The old man held out his hand, a variety of hard candies on display. “Pick one,” he said, his voice tinted with a bit too much excitement for the occasion.
He chuckled in a way that made my instincts take notice. Something wasn’t right about him, but dismissing him would be rude. I hesitated before snatching a red one from his offerings.
“Cinnamon,” he whispered. “I just love cinnamon. Don’t you?”
“Yeah,” I said. “Sure.”
I started for the door, picking up my pace when I glanced back and saw him coming around the counter, watching me intently.

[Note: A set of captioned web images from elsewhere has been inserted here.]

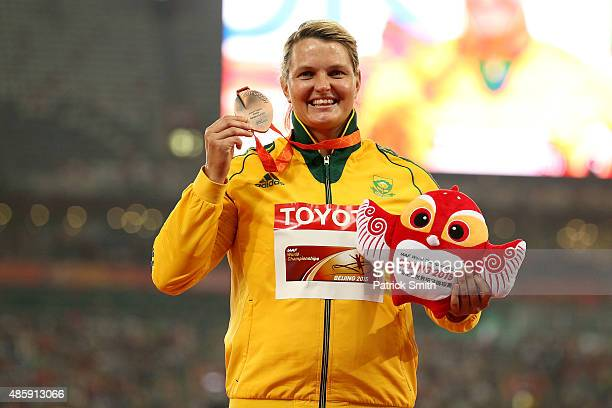Bronze medalist Sunette Viljoen of South Africa poses on the podium during the medal ceremony for the Women's Javelin final during day nine of the...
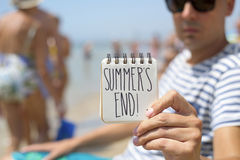 Man with a note with the text summers end. Closeup of a young man in the beach showing a spiral notepad with the text summers end handwritten in it Stock Photo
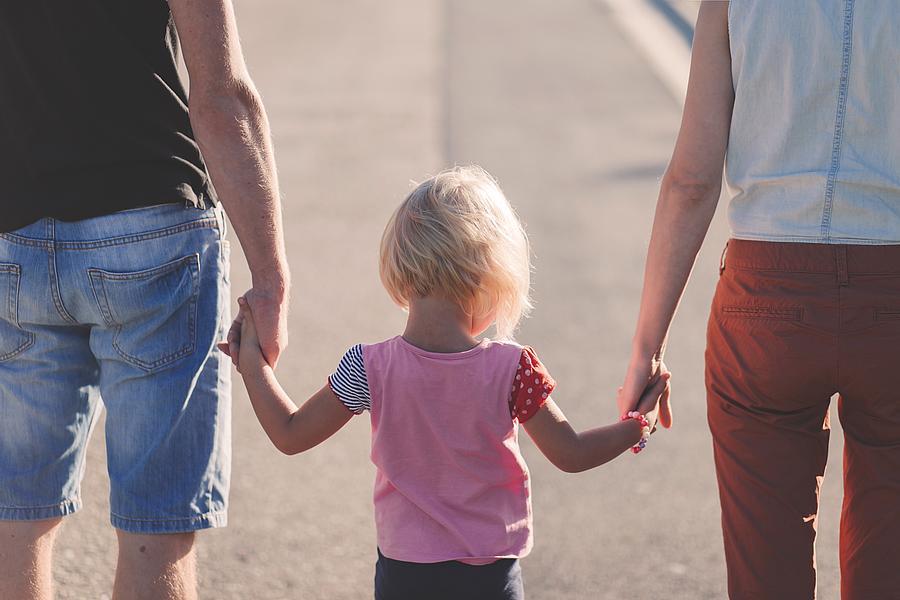 Vater, Mutter und Kind in der Mitte von hinten fotografiert gehen eine Straße entlang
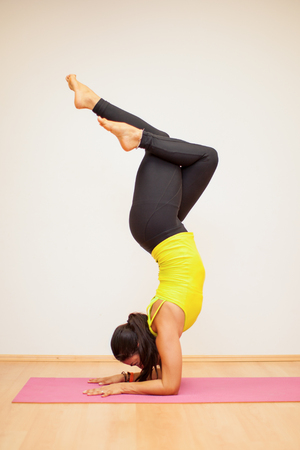 headstand: Young athletic brunette doing a cross-legged headstand in a yoga studio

Man, that guy took creepy to the next level. I dug in my pocket for the key to my old beat up S-10. I nearly made it to my truck before realizing I’d left the keys on the counter while paying for my Propel and Fritos.
“Damn it,” I muttered turning around. I nearly jumped out of my skin when I saw the man standing at the door, still watching. I couldn’t leave without my keys. I had no choice but to go back.
He smiled in a way that I supposed was intended as friendly, but my stomach tightened at the sight of his crooked teeth reflecting the amber lights high above the parking lot. Taking a breath, steeling my nerves, I headed back inside.
“Forget something?” he asked as I pushed the door open, making the bell above it jingle.
I smiled in return and held my hand out. “Thanks, mister.”
He didn’t drop the keys in my hand, but nodded toward my pocket. “You gonna eat the candy?”
“Sure. I wanna eat my chips first, though.” I pushed my hand toward him again.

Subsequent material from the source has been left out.